Google also specifies that “Enriched search enables the user to search across the various properties of a structured data item; for instance, a user might search for chicken soup recipes under 200 calories, or recipes that take less than 1 hour of preparation time.”
Judging by this quote, enriched search results are a continuation of Google’s overall strategy to achieve two things: interpret and respond to more in-depth search queries, and make the SERP more of a one-stop-shop for anything that a searcher could need.

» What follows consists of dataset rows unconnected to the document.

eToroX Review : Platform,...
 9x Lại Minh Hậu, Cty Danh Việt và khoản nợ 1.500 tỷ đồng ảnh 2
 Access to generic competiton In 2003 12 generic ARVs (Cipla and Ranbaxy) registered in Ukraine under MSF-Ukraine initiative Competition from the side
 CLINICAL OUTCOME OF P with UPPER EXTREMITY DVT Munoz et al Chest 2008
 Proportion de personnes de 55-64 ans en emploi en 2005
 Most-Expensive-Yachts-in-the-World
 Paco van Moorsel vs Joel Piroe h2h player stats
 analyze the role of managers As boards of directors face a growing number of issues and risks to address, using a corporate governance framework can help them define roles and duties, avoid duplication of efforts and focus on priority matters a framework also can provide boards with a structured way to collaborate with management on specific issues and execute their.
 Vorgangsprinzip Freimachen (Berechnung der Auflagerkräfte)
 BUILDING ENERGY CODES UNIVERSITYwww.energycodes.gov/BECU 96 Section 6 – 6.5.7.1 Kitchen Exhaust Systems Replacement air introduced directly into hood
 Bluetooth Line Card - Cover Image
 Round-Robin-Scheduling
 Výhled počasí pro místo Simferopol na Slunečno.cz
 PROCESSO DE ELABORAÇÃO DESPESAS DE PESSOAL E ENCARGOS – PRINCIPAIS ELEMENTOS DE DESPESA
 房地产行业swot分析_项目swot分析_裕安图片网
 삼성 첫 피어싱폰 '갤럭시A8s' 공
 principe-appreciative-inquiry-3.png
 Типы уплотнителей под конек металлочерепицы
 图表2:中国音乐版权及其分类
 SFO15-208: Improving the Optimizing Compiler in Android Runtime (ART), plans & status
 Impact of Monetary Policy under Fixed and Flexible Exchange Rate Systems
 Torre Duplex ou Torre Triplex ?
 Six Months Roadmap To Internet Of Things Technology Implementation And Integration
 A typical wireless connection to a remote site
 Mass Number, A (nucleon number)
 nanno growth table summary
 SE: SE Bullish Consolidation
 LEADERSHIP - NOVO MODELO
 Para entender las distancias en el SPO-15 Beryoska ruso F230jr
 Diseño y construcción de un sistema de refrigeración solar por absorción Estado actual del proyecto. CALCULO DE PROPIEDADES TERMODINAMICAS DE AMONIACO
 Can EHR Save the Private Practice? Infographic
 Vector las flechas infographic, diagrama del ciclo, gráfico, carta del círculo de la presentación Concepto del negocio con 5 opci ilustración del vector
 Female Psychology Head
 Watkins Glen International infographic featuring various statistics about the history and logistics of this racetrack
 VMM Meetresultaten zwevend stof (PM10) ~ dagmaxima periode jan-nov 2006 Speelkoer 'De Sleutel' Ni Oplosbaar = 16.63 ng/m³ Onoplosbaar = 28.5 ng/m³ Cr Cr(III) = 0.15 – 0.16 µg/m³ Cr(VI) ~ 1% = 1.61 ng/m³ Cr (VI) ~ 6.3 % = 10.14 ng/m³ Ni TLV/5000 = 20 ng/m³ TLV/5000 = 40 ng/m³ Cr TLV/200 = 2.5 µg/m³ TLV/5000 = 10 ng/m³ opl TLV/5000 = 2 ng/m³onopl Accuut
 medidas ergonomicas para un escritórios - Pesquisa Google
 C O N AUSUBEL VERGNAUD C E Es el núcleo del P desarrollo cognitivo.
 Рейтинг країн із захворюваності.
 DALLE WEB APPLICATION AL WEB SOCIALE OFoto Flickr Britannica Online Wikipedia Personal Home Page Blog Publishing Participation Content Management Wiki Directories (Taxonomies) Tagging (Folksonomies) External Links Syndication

We’ve seen Google increasingly add interactive features to the SERP like new types of rich result, and Google Posts, while also improving its ability to interpret user intent and search context. (Which, as we established earlier, is the goal of semantic search). So in the recipe example given above, a user would be able to search for chicken soup recipes with under 200 calories, then view and follow the recipe in a pop-up, all without needing to click through to a recipe website.
Google makes a whole host of changes to its structured data developer guides
Finally, Google has made a wide-ranging set of changes to its structured data developer guides. I recommend reading Aaron Bradley’s post to Semantic Search Marketing for full details, but here are some highlights:
- Guides are now classified as covering the following topics: structured data, AMP, mobile friendly design
- Structured data has a new definition: it is now defined by Google as “a standardized format for providing information about a page and classifying the page content.” The old definition called it “a text-based organization of data that is included in a file and served from the web.” This one definitely seems a little clearer.
- Twice as many items now listed under “Technical guidelines”, including an explanation of what to do about duplicate content
- There is now less emphasis on the Structured Data Testing Tool, and more on post-publication analysis and testing – perhaps Google is trying to get users to do more of their own work on structured data markup, rather than relying on Google’s tool?
- All content types are now eligible to appear in a carousel.